WRITTEN EXERCISE
Could you copy each of the rows below word for word, leaving out the pictures?
--- BEGIN ---
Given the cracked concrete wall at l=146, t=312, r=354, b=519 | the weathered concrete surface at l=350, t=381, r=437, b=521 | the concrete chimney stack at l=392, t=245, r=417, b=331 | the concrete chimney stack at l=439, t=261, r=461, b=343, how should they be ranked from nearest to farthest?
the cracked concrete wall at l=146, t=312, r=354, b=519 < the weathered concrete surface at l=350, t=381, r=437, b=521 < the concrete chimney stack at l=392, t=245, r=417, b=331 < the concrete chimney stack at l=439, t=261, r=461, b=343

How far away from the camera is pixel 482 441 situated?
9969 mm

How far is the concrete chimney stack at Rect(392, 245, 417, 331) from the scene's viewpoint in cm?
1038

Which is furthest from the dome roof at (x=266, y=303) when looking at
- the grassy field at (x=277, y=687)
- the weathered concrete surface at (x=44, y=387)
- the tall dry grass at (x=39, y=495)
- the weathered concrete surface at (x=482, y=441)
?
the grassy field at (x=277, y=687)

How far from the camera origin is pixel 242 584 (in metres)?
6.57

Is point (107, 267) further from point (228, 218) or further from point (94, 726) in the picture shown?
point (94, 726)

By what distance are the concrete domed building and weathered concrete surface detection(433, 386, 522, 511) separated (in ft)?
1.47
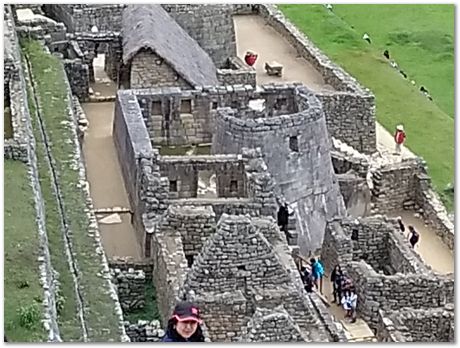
--- END ---
SOLUTION BELOW
Given the cracked concrete wall at l=146, t=312, r=354, b=519 | the weathered concrete surface at l=350, t=381, r=437, b=521 | the concrete chimney stack at l=392, t=245, r=417, b=331 | the concrete chimney stack at l=439, t=261, r=461, b=343, how should they be ranked from nearest to farthest?
the cracked concrete wall at l=146, t=312, r=354, b=519 < the weathered concrete surface at l=350, t=381, r=437, b=521 < the concrete chimney stack at l=392, t=245, r=417, b=331 < the concrete chimney stack at l=439, t=261, r=461, b=343

How far away from the camera is pixel 482 441 situated?
9969 mm

How far is the concrete chimney stack at Rect(392, 245, 417, 331) from the scene's viewpoint in cm?
1038

Which is furthest from the dome roof at (x=266, y=303) when looking at
- the grassy field at (x=277, y=687)
- the weathered concrete surface at (x=44, y=387)
- the tall dry grass at (x=39, y=495)
- the weathered concrete surface at (x=482, y=441)
?
the grassy field at (x=277, y=687)

How far from the camera origin is pixel 242 584 (in metres)?
6.57

Is point (107, 267) further from point (228, 218) or further from point (94, 726) in the picture shown?
point (94, 726)

By what distance are the concrete domed building and weathered concrete surface detection(433, 386, 522, 511) separated (in ft)?
1.47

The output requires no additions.